■ Questions concerning scene geometry
[BEGIN]

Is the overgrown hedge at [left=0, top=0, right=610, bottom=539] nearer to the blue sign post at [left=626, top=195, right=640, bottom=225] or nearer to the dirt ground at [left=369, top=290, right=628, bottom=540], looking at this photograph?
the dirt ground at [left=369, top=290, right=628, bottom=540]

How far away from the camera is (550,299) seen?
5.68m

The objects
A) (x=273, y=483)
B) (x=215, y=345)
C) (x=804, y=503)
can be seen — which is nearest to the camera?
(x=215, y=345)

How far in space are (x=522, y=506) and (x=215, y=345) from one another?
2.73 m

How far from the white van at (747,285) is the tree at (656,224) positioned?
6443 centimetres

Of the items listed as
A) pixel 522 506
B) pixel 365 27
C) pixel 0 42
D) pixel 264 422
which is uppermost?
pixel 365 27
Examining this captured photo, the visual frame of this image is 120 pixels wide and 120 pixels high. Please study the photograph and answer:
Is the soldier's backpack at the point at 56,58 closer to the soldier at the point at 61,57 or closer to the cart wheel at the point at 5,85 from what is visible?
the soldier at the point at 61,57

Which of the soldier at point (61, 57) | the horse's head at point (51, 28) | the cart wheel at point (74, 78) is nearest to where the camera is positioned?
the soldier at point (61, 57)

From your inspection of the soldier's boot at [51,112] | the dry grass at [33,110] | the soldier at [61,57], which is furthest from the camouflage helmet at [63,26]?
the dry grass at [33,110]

[END]
[BEGIN]

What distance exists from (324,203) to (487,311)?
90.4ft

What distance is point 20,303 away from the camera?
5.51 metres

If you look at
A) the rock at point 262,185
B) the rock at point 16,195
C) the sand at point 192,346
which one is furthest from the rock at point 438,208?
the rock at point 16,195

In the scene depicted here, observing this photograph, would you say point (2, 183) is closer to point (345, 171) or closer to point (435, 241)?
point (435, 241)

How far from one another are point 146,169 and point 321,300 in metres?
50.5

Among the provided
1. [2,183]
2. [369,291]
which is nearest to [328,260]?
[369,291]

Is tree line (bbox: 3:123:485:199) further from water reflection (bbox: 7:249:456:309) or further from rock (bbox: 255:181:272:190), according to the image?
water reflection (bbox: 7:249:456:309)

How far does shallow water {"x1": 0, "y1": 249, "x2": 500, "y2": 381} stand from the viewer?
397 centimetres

[END]
[BEGIN]

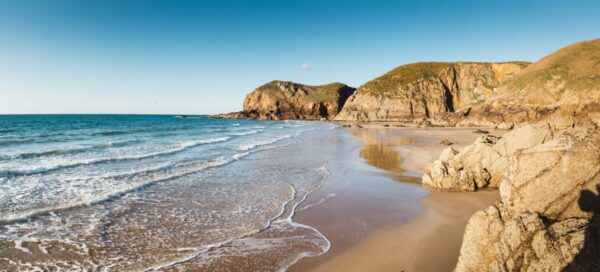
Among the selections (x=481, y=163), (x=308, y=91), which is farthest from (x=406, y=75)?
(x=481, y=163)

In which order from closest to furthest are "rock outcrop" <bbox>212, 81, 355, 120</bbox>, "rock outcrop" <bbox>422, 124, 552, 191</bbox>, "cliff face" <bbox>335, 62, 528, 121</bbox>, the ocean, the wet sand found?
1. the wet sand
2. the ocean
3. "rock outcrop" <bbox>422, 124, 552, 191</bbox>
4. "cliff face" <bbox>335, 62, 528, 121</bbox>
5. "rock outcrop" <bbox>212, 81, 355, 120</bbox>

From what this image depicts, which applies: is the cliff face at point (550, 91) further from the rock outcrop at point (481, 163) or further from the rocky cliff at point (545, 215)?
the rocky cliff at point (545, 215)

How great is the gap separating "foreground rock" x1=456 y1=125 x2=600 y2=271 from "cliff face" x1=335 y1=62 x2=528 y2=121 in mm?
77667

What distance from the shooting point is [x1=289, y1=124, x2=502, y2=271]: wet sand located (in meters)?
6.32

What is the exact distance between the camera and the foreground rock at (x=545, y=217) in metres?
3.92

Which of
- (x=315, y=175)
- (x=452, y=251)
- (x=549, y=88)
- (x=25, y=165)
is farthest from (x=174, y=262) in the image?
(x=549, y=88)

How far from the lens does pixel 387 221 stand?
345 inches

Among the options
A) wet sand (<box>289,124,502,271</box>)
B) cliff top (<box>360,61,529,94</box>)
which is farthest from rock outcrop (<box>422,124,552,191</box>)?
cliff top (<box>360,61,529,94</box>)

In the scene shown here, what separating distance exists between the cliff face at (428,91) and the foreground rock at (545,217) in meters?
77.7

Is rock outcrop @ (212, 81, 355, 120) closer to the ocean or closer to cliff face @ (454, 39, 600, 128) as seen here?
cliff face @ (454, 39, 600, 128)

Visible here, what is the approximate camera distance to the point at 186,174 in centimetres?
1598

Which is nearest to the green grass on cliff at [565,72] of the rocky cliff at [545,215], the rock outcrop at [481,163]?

[END]

■ DIRECTION
Convert the stretch from the line containing "Visible here, what" through the line containing "Which is nearest to the green" into a JSON list of strings, one string per line, omitting blank lines.

■ CORRECT OUTPUT
[
  "Visible here, what is the approximate camera distance to the point at 186,174 in centimetres?",
  "1598",
  "Which is nearest to the green grass on cliff at [565,72] of the rocky cliff at [545,215], the rock outcrop at [481,163]?"
]